The Council is not aware of any material impediments to the operation of Part IIIA arising during 2019-20.
As mentioned in previous reports, while the Council was in the main supportive of the 2017 amendments to the declaration criteria under the National Access Regime, it is also cognisant that the amendments to Part IIIA have not been reflected in the NGL, the principles for certifying an access regime as effective, and potentially some other State or Territory access regimes modelled on the original Part IIIA provisions.
As discussed in the section below titled “implications for the future operation of Part IIIA”, the Council will continue to advocate that similar amendments should be made in other regimes to follow the amendments to Part IIIA. This will prevent the potential for divergence to arise in the approach to access regulation across regimes or industries in the future.

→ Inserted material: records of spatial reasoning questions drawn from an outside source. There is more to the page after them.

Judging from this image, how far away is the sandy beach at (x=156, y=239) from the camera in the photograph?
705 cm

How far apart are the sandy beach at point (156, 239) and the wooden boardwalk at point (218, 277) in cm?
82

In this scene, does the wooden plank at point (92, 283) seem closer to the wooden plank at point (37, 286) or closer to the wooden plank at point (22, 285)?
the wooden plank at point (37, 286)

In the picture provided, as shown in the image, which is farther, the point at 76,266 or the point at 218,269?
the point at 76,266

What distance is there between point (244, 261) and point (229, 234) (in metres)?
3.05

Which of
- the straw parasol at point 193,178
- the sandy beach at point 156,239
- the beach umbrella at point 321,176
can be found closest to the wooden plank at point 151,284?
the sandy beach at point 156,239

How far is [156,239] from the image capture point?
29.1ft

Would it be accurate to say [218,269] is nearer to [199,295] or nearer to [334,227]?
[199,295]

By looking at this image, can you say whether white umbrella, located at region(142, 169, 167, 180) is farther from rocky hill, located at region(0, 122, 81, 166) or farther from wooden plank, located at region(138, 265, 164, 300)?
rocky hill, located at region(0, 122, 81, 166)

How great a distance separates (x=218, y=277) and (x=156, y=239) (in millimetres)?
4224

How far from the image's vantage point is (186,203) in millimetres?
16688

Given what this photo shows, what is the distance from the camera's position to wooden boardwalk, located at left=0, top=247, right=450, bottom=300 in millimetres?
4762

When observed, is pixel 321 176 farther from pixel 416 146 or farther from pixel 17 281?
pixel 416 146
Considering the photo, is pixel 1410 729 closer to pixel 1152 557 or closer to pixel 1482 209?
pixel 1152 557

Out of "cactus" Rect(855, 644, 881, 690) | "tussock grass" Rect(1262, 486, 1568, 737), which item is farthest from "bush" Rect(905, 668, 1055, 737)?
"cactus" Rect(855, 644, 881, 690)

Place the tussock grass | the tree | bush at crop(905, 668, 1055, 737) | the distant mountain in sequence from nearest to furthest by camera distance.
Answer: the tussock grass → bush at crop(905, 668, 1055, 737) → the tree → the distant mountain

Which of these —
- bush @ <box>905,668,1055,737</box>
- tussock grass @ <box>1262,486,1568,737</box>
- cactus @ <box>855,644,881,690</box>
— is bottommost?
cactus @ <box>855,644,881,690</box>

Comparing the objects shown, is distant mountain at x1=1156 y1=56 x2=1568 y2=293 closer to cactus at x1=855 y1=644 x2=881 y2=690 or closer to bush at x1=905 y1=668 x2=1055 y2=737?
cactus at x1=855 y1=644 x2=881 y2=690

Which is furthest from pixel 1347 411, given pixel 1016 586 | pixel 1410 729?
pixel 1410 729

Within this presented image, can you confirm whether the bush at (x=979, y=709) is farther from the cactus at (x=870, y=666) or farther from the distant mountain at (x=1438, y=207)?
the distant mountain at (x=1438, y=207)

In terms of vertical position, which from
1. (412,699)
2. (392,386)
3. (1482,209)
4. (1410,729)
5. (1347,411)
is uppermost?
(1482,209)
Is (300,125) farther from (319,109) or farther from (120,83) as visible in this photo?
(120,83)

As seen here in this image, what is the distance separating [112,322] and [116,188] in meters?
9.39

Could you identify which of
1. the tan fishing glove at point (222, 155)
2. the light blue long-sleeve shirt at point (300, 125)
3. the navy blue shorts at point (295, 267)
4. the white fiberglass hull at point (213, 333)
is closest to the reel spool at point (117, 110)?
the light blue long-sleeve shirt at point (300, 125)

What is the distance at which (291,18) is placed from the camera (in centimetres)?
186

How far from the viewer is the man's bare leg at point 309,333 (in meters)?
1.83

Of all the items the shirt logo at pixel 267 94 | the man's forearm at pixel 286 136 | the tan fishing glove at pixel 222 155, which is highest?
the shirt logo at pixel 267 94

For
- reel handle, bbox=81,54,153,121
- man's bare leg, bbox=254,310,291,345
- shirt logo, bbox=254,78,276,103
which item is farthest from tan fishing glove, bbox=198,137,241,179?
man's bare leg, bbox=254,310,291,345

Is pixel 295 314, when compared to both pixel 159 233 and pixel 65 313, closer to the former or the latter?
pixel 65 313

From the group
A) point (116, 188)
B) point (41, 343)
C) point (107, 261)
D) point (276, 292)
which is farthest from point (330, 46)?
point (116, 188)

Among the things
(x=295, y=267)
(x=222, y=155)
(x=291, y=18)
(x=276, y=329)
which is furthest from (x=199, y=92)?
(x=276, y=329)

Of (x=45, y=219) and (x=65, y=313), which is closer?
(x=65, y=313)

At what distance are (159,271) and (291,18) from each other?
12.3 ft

 While clause 6(3)(a) principles in the CPA still apply at present (as the CPA has not been replaced by the IGA), the Council has stated in its Certification of State and Territory Access Regime Guide that it will interpret the clause 6(3)(a) principles in the CPA in a manner consistent with the amended declaration criteria as far as possible, while recognising the differences in wording.
 The Queensland access regime is an exception. In March 2018 the Queensland Government amended the Queensland Competition Authority Act 1997 (Qld) (QCA Act) to ensure that the ‘access criteria’ in s 76 of the QCA Act, which govern access to services in Part 5 of the QCA Act, are consistent with the amended declaration criteria in Part IIIA.